I don’t really care about all that, though. What I’d really rather do is keep on going. Hop on Interstate 80 and clock the miles to Jersey. Better yet, Tate and I could go farther. We could drive our asses straight into New York-f*cking-City. Now that would be sweet.

So while Tate barrels down a back road the police rarely patrol—until you get into Pennsylvania, that is—I pretend we’re leaving Harmony Creek for good. No looking back, no regrets, just flying the f*ck out of this lame-ass small town.

And speaking of flying, I’m flying a bit now too, feeling fine, baby, fine. I close my eyes so I can savor the s-l-o-w creep of numbness that cocoons me like a warm and fuzzy blanket.

I feel nothing, yet I feel everything.

My skin tingles a little, but when I touch my hand to my face it feels detached, like these parts of my body belong to two different people, neither of them me. That thought makes me happy, escape is exactly what I crave.

Needless to say, I’ve smoked—a lot—and not just weed. But it’s the pills I swallowed a while ago that are starting to wrap me up and spin me the f*ck out.

A bottle hits the back of my hand and my eyes fly open. Shit, I forgot I am not alone in this car.

“Drink, f*cker,” Tate urges.

I take the gin, despite the fact I can barely see straight. No isn’t part of my vocabulary when I’m like this. And, sadly, more often than not, this is exactly how I am. This is who I am becoming: Chase Gartner, burgeoning drug addict.

As per most nights, Tate and I stopped at Kyle’s before embarking on this night’s little adventure. Kyle Tanner supplies us with more drugs than we could ever hope for. And the quality is always top notch. Kyle takes a certain kind of pride in dealing only primo product. But you’d never guess such a thing if you saw the rundown shithole he lives in.

Our dealer resides on the other side of town, over by the closed-down glass factory, in a clapboard house he shares with his meth-addicted dad. Lately, going there has been a contradiction of emotions for me. I love and hate concurrently when Tate and I cross over the railroad tracks that mark the end of the safe neighborhoods of Harmony Creek. Then, I vacillate between love and hate as I watch the Sparkle Mart grocery store appear…then disappear. I lean a little more towards hate when we reach the rundown apartment building where the junkies hang out, where their emaciated bodies lean lazily against the dirty brick exterior.

I sure as f*ck don’t want to end up there, God, no. But maybe I’m powerless to stop my downward spiral. Lord knows, by the time we start down the long dirt road that leads to Kyle’s place, I crave and I want. And love trumps hate by that point. Even the junkies seem less scary. So we go…and we go…and we keep going back.

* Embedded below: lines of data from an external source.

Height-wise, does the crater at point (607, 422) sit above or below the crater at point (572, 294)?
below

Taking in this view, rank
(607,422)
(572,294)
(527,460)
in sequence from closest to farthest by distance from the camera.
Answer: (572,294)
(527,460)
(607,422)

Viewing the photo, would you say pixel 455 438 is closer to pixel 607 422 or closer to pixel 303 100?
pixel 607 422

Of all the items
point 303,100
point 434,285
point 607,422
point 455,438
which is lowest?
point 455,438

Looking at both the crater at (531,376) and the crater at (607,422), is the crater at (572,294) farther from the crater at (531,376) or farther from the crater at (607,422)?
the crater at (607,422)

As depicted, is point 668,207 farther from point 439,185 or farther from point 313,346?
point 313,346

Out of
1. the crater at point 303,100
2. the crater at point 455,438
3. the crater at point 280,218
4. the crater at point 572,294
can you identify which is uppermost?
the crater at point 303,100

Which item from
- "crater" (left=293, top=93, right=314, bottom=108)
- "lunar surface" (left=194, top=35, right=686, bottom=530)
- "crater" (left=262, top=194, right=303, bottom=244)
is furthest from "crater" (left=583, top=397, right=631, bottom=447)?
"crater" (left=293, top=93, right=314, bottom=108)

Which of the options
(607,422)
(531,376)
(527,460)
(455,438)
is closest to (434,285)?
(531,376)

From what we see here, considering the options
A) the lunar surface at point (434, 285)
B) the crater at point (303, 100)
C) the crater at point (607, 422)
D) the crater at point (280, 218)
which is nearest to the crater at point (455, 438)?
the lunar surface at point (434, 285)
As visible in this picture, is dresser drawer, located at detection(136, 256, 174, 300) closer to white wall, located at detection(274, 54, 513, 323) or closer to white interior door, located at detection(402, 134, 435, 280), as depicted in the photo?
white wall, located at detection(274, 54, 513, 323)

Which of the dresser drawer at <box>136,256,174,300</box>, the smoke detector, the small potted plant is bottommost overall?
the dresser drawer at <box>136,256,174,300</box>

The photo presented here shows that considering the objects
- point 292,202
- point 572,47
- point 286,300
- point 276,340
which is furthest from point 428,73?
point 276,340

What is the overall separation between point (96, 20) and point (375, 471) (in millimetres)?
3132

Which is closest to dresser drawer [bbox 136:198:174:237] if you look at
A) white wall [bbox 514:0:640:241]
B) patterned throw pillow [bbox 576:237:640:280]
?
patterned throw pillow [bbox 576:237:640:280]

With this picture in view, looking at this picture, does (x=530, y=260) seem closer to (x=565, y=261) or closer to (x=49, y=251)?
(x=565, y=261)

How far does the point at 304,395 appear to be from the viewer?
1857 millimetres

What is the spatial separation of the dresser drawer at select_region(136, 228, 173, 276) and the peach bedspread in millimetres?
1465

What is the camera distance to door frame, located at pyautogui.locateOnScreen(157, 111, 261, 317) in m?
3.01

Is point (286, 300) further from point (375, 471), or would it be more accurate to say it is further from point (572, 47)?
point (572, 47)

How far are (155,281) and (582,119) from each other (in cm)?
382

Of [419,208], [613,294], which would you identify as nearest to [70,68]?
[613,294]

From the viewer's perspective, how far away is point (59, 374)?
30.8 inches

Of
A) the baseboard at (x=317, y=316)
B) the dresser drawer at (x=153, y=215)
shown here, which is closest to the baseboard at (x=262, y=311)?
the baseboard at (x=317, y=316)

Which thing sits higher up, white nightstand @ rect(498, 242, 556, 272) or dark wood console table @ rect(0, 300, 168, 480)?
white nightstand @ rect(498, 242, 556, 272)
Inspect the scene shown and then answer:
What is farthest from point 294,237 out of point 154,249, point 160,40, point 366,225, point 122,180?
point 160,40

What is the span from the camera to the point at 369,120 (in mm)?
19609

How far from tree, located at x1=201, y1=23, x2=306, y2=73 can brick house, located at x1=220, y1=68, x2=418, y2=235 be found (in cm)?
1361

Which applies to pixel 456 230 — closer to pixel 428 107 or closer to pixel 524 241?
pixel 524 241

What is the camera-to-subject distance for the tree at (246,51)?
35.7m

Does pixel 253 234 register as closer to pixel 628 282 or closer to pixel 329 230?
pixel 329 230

Tate tells me the road to Kyle’s house is the road to salvation. Salvation, my ass. I’d be more inclined to say Tate and I are traveling a path to hell. We’re in the express lane to damnation, and one step closer to burning every time we travel down that f*cking dirt road. I know it, he knows it, but do we ever do anything to stop? Do we try to crawl out of the hole we’re wallowing in? No, never.

In fact, Tate wants us to delve in deeper—start selling. He says we’ll make, at the minimum, enough money to help pay for the copious amounts of shit we ingest…snort…smoke. Yeah, we do it all, everything short of needles. I somehow know if I ever cross that line, there will be no going back.